The IAEA is launching a year-long coordinated research project to develop computed tomography-based guidelines on prostate cancer contouring — a critical step in the cancer treatment process that guides the effective delivery of radiation therapy. Under this project, researchers from around the world will also create and test an automated, artificial intelligence-based contouring tool.
With nearly 1.5 million new cases and 400 000 deaths in 2022, prostate cancer is the world’s fourth most common cancer and the eighth leading cause of cancer-related death. Among men, the disease ranks second in terms of incidence and fifth in terms of mortality. Longer life expectancy and changing age structures are expected to contribute to a rise in prostate cancer, with more than 1.37 million new cases projected in 2050 in low- and middle-income countries alone.
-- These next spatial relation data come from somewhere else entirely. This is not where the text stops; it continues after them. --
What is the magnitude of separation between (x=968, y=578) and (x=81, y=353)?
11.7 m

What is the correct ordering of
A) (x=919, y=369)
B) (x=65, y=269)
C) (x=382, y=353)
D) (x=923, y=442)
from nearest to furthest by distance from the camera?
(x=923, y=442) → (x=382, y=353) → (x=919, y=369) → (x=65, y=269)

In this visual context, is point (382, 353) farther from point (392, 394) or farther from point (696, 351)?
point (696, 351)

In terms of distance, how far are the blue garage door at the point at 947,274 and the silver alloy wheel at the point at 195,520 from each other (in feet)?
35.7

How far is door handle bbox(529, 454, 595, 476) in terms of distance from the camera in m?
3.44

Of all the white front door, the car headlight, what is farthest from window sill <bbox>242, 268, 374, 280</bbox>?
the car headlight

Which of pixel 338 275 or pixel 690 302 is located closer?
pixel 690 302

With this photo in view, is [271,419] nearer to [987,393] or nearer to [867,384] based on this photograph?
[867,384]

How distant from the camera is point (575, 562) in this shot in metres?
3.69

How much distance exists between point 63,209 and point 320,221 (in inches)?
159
“For men with non-metastatic prostate cancer, radiation therapy constitutes a cornerstone of curative treatment,” said May Abdel-Wahab, Director of the IAEA Division of Human Health. Yet despite the importance of medical imaging in the care these patients receive, the Lancet Oncology Commission on Medical Imaging and Nuclear Medicine has highlighted a global disparity in equipment availability: one magnetic resonance imaging (MRI) scanner serves roughly 5.6 million people in low-income countries and 145 000 people in middle-income countries.
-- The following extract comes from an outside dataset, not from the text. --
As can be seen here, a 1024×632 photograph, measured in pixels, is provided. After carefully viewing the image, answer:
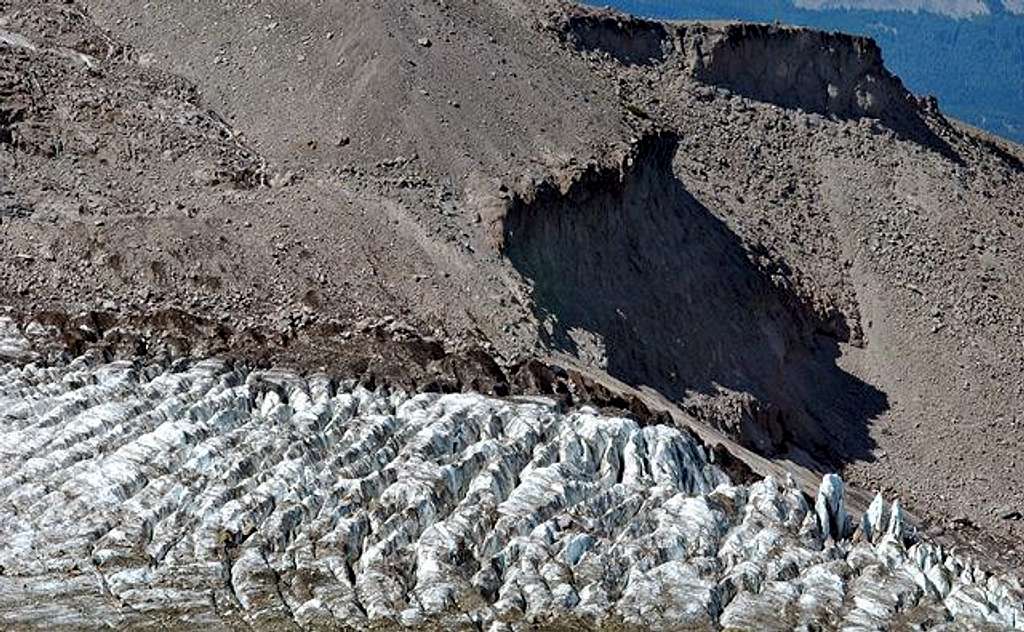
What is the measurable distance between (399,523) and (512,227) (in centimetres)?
1700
“With roughly three times as many computed tomography (CT) scanners in low- and middle-income countries than MRI machines, radiotherapy services in these contexts still predominantly rely on CT-based planning,” Abdel-Wahab said. “Navigating these imaging equipment challenges affects contouring quality.”
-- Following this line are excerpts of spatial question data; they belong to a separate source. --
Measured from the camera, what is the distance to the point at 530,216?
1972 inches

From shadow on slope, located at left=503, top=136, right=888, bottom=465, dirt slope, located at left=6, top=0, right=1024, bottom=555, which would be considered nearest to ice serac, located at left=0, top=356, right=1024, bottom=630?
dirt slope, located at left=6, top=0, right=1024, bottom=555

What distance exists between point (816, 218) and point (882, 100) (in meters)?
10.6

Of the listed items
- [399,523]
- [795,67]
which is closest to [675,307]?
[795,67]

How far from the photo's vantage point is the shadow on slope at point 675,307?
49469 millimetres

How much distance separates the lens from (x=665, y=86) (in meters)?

“In terms of clinical practice, this translates to inferior soft tissue contrast, adds to the difficulty of accurately delineating the prostate gland, and can lead to inter-physician variability in treatment planning,” said Seungtaek Choi, professor of genitourinary radiation oncology at the University of Texas MD Anderson Cancer Center, an IAEA Collaborating Centre in Human Health. “Overestimated contouring volumes in turn impact both treatment precision and patient outcomes.”